Is there a better way for getting rid of accents and making those letters regular apart from using String.replaceAll()
method and replacing letters one by one?
EDIT: If you're not stuck with Java <6 and speed is not critical and/or translation table is too limiting, use answer by David. The point is to use Normalizer
(introduced in Java 6) instead of translation table inside the loop.
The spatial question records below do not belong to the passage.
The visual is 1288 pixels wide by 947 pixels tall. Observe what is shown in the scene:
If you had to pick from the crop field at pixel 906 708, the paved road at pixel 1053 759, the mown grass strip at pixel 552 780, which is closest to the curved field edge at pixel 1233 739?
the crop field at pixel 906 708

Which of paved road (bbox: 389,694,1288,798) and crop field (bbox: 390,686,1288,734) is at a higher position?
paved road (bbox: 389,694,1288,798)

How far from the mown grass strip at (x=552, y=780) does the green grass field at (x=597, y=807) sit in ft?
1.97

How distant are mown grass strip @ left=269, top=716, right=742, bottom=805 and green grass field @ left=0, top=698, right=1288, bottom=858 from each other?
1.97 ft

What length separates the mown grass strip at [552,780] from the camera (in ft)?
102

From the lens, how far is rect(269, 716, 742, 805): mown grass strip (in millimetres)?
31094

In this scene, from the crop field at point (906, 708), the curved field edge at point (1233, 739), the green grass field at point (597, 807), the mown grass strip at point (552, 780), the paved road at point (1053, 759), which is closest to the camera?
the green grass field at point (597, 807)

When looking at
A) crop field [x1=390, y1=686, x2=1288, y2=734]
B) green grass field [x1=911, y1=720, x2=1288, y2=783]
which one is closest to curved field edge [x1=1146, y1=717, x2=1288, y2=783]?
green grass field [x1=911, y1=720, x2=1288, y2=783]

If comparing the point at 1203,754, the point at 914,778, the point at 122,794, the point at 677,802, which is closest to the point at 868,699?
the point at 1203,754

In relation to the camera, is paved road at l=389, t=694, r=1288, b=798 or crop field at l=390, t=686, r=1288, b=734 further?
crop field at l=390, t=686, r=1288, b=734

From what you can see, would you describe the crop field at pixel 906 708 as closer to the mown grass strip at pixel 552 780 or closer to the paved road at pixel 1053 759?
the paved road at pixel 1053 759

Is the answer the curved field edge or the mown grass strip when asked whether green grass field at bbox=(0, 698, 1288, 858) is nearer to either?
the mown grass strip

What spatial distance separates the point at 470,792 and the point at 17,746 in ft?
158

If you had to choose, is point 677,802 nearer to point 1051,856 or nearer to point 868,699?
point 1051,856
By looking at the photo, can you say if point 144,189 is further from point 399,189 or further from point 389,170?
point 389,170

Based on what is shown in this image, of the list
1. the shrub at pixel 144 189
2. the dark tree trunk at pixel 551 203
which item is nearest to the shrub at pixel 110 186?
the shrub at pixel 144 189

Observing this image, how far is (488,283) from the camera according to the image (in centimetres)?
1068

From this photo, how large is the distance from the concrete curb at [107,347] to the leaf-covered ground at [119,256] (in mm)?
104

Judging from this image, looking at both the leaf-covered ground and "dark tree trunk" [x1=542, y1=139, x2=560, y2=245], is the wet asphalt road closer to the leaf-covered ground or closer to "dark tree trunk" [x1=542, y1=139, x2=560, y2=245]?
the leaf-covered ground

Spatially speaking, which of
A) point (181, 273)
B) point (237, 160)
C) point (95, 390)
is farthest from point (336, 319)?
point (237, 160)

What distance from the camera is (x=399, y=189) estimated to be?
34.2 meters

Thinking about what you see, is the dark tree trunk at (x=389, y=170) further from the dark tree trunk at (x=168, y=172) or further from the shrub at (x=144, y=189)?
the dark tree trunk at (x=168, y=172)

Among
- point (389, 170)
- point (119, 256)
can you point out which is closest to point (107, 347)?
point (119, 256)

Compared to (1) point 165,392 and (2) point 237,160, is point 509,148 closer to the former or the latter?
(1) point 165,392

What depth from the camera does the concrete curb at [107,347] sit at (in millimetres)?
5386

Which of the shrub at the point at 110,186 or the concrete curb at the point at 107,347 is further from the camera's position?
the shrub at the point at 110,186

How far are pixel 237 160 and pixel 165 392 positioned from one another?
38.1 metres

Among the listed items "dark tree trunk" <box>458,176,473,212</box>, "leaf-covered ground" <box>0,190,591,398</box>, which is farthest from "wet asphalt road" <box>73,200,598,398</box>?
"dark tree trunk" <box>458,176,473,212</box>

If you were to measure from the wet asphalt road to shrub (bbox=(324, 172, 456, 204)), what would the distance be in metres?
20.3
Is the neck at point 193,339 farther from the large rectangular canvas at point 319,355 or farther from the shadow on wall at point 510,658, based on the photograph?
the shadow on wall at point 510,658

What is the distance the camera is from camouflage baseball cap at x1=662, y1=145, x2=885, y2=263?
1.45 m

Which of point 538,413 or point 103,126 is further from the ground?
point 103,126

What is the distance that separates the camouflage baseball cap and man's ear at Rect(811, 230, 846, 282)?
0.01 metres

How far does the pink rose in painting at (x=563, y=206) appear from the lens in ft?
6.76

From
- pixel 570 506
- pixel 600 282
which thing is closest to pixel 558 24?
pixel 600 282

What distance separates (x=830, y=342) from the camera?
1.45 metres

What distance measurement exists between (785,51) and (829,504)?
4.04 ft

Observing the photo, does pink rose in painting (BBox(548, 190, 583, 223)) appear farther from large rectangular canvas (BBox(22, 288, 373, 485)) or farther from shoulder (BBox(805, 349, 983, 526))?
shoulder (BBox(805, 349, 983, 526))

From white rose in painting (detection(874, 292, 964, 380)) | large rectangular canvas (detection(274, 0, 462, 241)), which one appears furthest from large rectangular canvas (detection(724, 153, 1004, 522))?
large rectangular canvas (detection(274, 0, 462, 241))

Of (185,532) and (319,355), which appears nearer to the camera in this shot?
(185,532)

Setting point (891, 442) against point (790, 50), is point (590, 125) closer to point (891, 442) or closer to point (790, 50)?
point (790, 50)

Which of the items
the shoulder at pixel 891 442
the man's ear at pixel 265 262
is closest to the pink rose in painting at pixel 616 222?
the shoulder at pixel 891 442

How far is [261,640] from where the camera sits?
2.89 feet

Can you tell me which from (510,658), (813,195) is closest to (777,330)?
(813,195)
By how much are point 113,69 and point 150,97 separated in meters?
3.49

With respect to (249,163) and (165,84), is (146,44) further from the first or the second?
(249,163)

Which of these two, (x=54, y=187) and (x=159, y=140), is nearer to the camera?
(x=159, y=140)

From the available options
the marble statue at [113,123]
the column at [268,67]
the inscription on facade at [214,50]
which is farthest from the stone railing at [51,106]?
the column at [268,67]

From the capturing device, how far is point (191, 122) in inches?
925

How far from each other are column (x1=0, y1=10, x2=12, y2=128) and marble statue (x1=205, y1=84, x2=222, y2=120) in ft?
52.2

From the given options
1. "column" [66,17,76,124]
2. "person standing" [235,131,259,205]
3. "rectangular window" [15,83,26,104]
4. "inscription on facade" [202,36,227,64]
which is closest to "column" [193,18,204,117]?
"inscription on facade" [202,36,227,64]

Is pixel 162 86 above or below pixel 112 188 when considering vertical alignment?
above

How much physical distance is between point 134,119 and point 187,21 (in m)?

While this is not "perfect" solution, it works well when you know the range (in our case Latin1,2), worked before Java 6 (not a real issue though) and is much faster than the most suggested version (may or may not be an issue):
/**
* Mirror of the unicode table from 00c0 to 017f without diacritics.
*/
private static final String tab00c0 = "AAAAAAACEEEEIIII" +
"DNOOOOO\u00d7\u00d8UUUUYI\u00df" +
"aaaaaaaceeeeiiii" +
"\u00f0nooooo\u00f7\u00f8uuuuy\u00fey" +
"AaAaAaCcCcCcCcDd" +
"DdEeEeEeEeEeGgGg" +
"GgGgHhHhIiIiIiIi" +
"IiJjJjKkkLlLlLlL" +
"lLlNnNnNnnNnOoOo" +
"OoOoRrRrRrSsSsSs" +
"SsTtTtTtUuUuUuUu" +
"UuUuWwYyYZzZzZzF";
/**
* Returns string without diacritics - 7 bit approximation.
*
* @param source string to convert
* @return corresponding string without diacritics
*/
public static String removeDiacritic(String source) {
char[] vysl = new char[source.length()];
char one;
for (int i = 0; i < source.length(); i++) {
one = source.charAt(i);
if (one >= '\u00c0' && one <= '\u017f') {
one = tab00c0.charAt((int) one - '\u00c0');
}
vysl[i] = one;
}
return new String(vysl);
}
Tests on my HW with 32bit JDK show that this performs conversion from àèéľšťč89FDČ to aeelstc89FDC 1 million times in ~100ms while Normalizer way makes it in 3.7s (37x slower). In case your needs are around performance and you know the input range, this may be for you.
Enjoy :-)